This Until Something Else

Reflexively, we tend to distinguish the infinite from the finite in terms of “large and small”, or perhaps “more and less”. But of course we do – because invariably our finite minds places a short cut handle on complex concepts or any mystery that extends beyond the limitations of language’s ability to explain. In this regard, we maintain a predictable level of comprehension that can be easily managed. This is how our perception becomes our reality. Therefore anything new to us just becomes more to consider, ever enlarging our frame of reference – which can lead us to the foolish conclusion that everything we don’t know is just more information we just haven’t learned yet . . . as if our finite frame of reference could ever come to grasp the infinite.

Here’s the thing – we don’t even know how finite we are! As contingent beings all of our reference points are a preexisting context we inherit within the limitations of time and space. We are like a fish in a fishbowl – the otherness of what might exist outside of the fishbowl, all that is untethered by our contextual expectations would seem alien to our frame of reference . . . to the point where our understanding of ourselves would be immediately in crisis by such otherness. Because the truth is – we have no idea just how much of a reductively self-referencing perception of reality we maintain.

And it only follows logically that a reductive perception of reality would produce reductive expectations – which we often find on full display in the reckless way our desires drag us from one thing to another. As if we could somehow find a secret passage way out of the box that only the desires of our heart could know. Interestingly enough, St Augustine recognized this dilemma in his Confessions as our having “disordered desires” – having allowed the one desire that was meant to place all other desires into alignment, to be abandoned, until every desire we have becomes a reductively selfish preoccupation unto itself . . . insatiable and dissolute.

So we live in a perpetual state of “. . . this until something else” – never satisfied. Our finite assumption is that having more of what is finite will somehow bring resolution to what we long for most . . . if we could only identify it. But what we long for most is the infinite – Ecclesiastes 3:11 tells us that God “. . . set eternity in the human heart”. Being made in God’s image, by design the finite has been given a unique window into the infinite – heaven and earth reconciled. Therefore the only desire that can bring order and proportion to every other desire . . . is our desire for God.
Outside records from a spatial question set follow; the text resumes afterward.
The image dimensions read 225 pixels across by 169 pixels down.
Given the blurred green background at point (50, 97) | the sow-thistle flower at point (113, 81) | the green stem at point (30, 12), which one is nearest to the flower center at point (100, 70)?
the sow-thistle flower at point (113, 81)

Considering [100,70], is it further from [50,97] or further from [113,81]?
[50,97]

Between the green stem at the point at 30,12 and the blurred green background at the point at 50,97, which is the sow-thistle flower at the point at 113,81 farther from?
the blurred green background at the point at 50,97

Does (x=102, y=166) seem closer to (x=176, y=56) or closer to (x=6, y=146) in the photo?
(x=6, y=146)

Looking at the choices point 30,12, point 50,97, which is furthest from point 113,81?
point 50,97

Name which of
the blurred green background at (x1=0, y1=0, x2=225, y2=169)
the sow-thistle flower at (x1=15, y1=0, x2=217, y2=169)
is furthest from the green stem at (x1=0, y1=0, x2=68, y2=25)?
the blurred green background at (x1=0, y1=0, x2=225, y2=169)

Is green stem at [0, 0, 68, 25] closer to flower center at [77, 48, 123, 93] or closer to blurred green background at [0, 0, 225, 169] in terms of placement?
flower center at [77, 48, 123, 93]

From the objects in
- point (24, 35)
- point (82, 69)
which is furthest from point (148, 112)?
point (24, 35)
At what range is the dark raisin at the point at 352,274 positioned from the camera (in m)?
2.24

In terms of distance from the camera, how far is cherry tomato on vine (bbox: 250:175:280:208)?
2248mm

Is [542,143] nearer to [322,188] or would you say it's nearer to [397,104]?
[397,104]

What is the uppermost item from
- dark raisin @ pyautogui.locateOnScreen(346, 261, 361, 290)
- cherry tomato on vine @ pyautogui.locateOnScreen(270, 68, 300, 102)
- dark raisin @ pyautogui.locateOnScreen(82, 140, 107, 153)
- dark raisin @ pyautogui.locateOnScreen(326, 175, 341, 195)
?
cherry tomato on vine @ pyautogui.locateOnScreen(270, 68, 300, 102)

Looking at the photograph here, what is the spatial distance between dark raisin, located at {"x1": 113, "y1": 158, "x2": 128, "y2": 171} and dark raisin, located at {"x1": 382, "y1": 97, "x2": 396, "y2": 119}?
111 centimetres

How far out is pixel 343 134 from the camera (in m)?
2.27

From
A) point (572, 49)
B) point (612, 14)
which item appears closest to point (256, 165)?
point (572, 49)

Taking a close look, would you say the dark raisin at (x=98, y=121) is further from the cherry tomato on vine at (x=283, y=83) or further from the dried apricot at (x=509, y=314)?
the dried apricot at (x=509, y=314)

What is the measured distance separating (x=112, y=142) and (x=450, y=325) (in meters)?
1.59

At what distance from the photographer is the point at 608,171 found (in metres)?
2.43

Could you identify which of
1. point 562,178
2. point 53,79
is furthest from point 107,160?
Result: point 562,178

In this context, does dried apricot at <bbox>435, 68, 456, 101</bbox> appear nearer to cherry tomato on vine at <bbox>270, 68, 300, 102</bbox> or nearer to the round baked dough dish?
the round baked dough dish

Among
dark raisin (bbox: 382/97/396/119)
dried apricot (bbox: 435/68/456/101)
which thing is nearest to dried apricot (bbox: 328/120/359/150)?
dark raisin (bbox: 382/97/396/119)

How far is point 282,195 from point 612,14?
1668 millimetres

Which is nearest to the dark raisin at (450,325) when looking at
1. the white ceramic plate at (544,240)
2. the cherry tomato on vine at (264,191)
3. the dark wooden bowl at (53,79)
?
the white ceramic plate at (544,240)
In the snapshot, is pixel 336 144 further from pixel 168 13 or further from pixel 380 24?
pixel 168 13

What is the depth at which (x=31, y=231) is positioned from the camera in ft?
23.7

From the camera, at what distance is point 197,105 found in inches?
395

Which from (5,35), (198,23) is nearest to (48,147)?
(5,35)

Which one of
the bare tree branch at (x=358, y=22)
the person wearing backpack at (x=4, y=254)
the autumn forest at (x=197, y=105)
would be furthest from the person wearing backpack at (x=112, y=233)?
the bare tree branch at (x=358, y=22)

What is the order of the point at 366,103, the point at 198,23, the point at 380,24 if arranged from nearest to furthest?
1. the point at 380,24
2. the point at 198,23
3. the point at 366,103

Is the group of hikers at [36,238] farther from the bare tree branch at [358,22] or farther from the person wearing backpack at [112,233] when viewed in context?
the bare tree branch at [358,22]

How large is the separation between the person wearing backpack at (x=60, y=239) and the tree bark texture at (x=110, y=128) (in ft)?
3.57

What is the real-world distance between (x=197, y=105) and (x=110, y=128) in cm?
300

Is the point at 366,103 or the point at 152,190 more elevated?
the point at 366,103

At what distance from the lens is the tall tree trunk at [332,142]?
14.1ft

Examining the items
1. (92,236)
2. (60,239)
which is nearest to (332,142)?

But let us be clear – we don’t stand barefoot before the burning bush of the “infinite now” that is God, and then relegate him to some reductively safe corner of our lives as some plastic Jesus talisman. Because if God is to be our ultimate desire, if we are to invite the infinite to animate our finite hearts and minds – then it will occur because in God’s mercy he has first invited us to glimpse his glory . . . lifting us up, and out of our finite way of imagining him. The mystery of God calls you – can you hear him calling to you to follow?